Коэн рассмеялся и поднял руку, отклоняя вопрос.
– Это меня не касается. Мне и не снилось устраивать склоку между приматами.
– А как вы прокомментируете слухи, что ваши собственные связи с Консорциумом оказали негативное влияние на движение за права AI? – спросил другой репортер.
Коэн медленно повернулся к репортеру так, словно он не поверил своим ушам. Ли подумала, заметил ли репортер небольшую паузу, предшествовавшую его улыбке, и понял ли он, с какой силой кипит гнев за этим безмятежным нечеловеческим спокойствием.
– Никакой связи с Консорциумом не существует, – холодно ответил Коэн. – Но наши оппоненты пытаются выставить любую законную ассоциацию вроде ALEF[6] как политическую силу Консорциума или оклеветать любого из входящих в нее AI. Это совершенно очевидно.
– Но все же, – продолжал репортер, – вы не можете отрицать того, что… стиль вашей жизни несколько омрачил вопрос, рассматриваемый в ходе этих слушаний.

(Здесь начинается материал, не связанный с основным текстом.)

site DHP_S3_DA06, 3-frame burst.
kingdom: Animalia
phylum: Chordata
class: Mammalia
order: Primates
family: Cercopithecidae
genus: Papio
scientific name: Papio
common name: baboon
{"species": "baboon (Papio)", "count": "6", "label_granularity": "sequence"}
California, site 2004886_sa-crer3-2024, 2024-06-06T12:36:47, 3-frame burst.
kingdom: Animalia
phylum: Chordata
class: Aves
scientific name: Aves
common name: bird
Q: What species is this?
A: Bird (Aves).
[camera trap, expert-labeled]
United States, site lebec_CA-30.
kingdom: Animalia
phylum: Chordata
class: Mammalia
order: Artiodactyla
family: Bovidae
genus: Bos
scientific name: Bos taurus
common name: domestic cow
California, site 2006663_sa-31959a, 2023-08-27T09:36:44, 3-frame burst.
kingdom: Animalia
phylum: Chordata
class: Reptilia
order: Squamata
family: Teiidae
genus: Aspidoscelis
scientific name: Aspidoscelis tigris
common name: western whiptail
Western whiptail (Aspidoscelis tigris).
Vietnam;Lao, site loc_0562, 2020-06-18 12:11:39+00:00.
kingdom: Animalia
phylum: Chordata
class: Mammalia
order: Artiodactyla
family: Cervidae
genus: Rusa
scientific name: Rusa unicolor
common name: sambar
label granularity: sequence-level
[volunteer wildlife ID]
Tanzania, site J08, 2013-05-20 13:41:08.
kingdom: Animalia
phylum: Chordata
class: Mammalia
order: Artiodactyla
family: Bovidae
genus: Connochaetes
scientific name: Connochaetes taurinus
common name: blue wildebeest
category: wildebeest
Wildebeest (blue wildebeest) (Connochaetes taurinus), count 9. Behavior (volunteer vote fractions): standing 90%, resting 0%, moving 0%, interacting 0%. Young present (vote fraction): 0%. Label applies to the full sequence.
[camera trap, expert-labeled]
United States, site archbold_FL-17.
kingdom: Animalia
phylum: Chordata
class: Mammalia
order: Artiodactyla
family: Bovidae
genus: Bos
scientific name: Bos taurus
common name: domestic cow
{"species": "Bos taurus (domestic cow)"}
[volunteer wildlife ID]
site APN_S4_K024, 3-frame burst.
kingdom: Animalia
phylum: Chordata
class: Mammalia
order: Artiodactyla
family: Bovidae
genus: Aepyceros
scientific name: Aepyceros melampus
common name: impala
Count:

– Образ моей жизни? – Коэн одарил камеру своей самой очаровательной улыбкой. – Я настолько скучен, насколько может быть скучен бинарный молодой человек. Просто спросите моих бывших жен и мужей.
Ли закатила глаза, поискала в системе управление «живой» стеной и переключила ее на спортивную передачу.
– Того, кто это сделал, угощаю пивом! – раздался пьяный голос с какого-то заднего столика.
Ли проигнорировала это; она внимательно смотрела, как новая звезда в команде «Янки» принимала крученый до неприличия удар.
– А вот и ваша еда, – сказал повар, двигая тарелку с лапшой по обшарпанному прилавку.
Беря тарелку, Ли повернула руку ладонью вверх, и стали видны матово-серебряные провода ее системы там, где сталекерамика проходила под кожей ее запястья.
– Так вы – спортивная болельщица, – сказал повар. – Как вам понравились «Янки» в этом чемпионате?
– Мне-то они всегда нравятся, – улыбнулась Ли. – Они, конечно, проиграют. Но я все равно их люблю.
Повар рассмеялся. Шахтерский шрам, повторявший линию его подбородка, ярко выделялся на коже.
– Приходите на финал, и я накормлю вас бесплатно. Мне нужен здесь хоть один, кто не за «Метс».